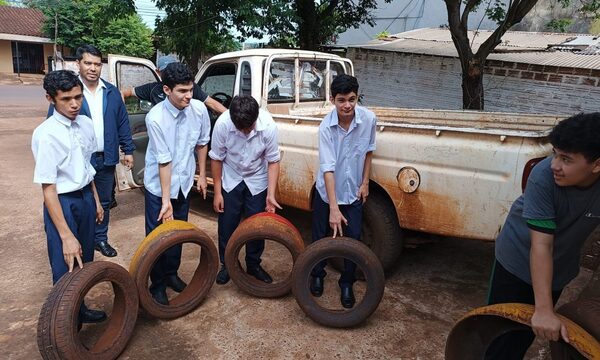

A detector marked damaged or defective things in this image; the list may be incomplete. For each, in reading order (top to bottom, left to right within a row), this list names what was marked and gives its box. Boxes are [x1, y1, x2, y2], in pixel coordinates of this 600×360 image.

rusty old pickup truck [108, 49, 564, 272]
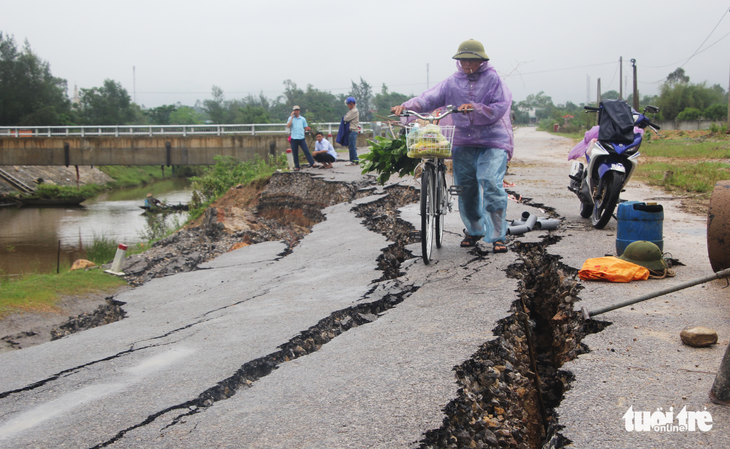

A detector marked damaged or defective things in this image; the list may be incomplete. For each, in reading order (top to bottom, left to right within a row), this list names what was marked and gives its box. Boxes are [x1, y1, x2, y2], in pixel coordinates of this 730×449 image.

cracked asphalt road [1, 128, 728, 446]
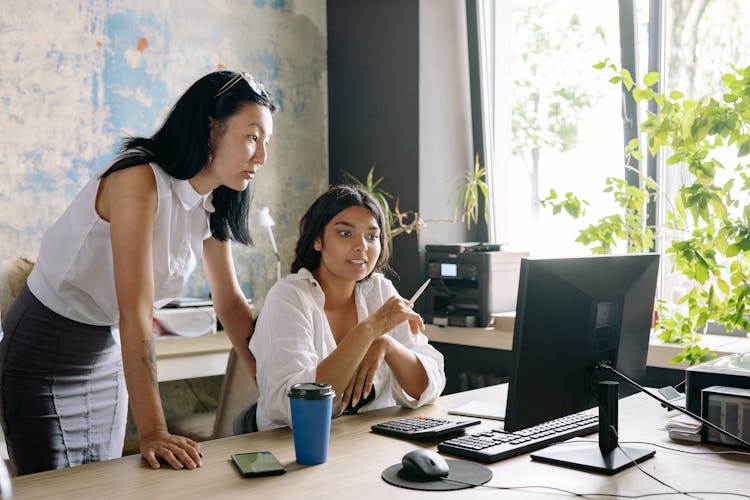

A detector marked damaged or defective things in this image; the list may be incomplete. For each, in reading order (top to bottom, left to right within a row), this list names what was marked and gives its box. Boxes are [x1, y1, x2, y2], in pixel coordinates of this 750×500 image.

peeling wall paint [0, 0, 328, 314]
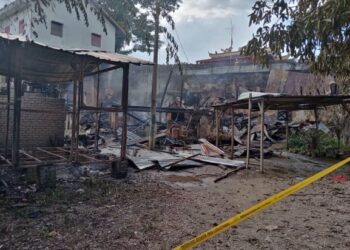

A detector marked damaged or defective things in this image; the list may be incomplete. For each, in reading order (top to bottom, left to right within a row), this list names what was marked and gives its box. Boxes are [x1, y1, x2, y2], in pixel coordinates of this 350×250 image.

damaged wall [0, 93, 65, 149]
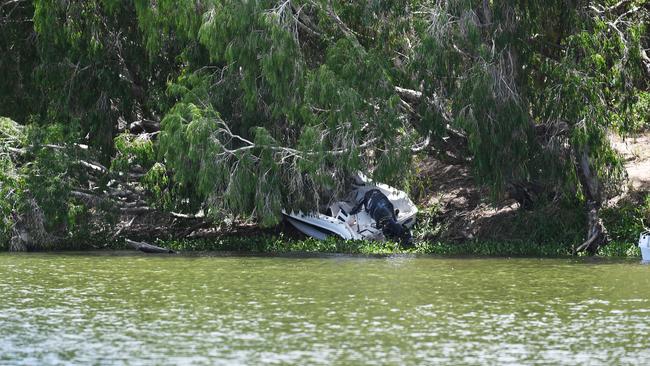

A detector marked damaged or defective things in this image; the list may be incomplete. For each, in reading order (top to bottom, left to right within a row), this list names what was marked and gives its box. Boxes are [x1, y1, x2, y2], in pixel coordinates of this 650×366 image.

crashed white boat [282, 174, 416, 242]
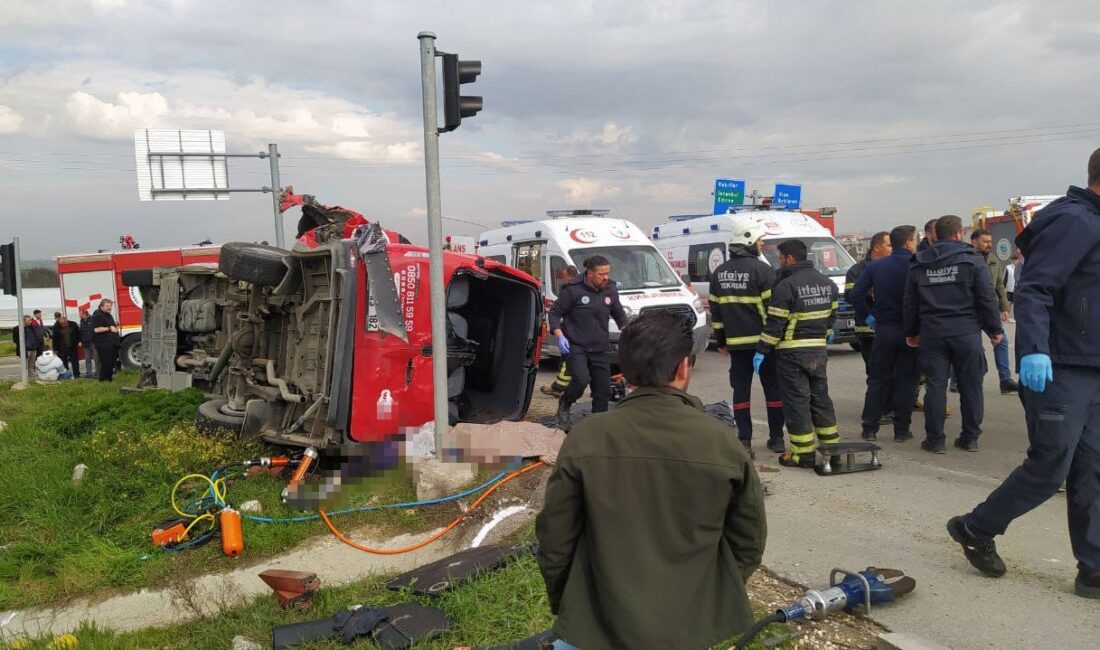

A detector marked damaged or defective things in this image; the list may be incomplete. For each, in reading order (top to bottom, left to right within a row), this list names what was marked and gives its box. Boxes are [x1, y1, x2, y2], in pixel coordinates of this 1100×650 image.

overturned fire truck [132, 192, 544, 446]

---

| How to complete this task |
Your answer must consist only of the lines from the one containing "this 350×250 image." through the end of the entries, restated word for word, with no pictures.

| Result for this task |
A detector marked damaged or defective things in this image; the list may be incomplete. For each, in reading order (top to bottom, left to right within a row), this list names what was marked and gives its box. Boxes are [x1, y1, x2, y2], in pixel coordinates of this 350×250 image.

damaged wall [0, 93, 65, 149]

A detector marked damaged or defective things in this image; the list may be incomplete. For each, in reading order (top to bottom, left to right within a row), this list names what was marked and gives its box. Boxes are [x1, y1, x2, y2], in pixel coordinates of this 650×366 image.

crashed white boat [282, 174, 416, 242]

A detector marked damaged or defective things in this image; the list may be incomplete. For each, in reading order (top to bottom, left to right within a row), this list names what was marked and gives its box. Boxes are [x1, y1, x2, y2], in pixel coordinates of this 1100×650 image.

overturned fire truck [132, 192, 544, 446]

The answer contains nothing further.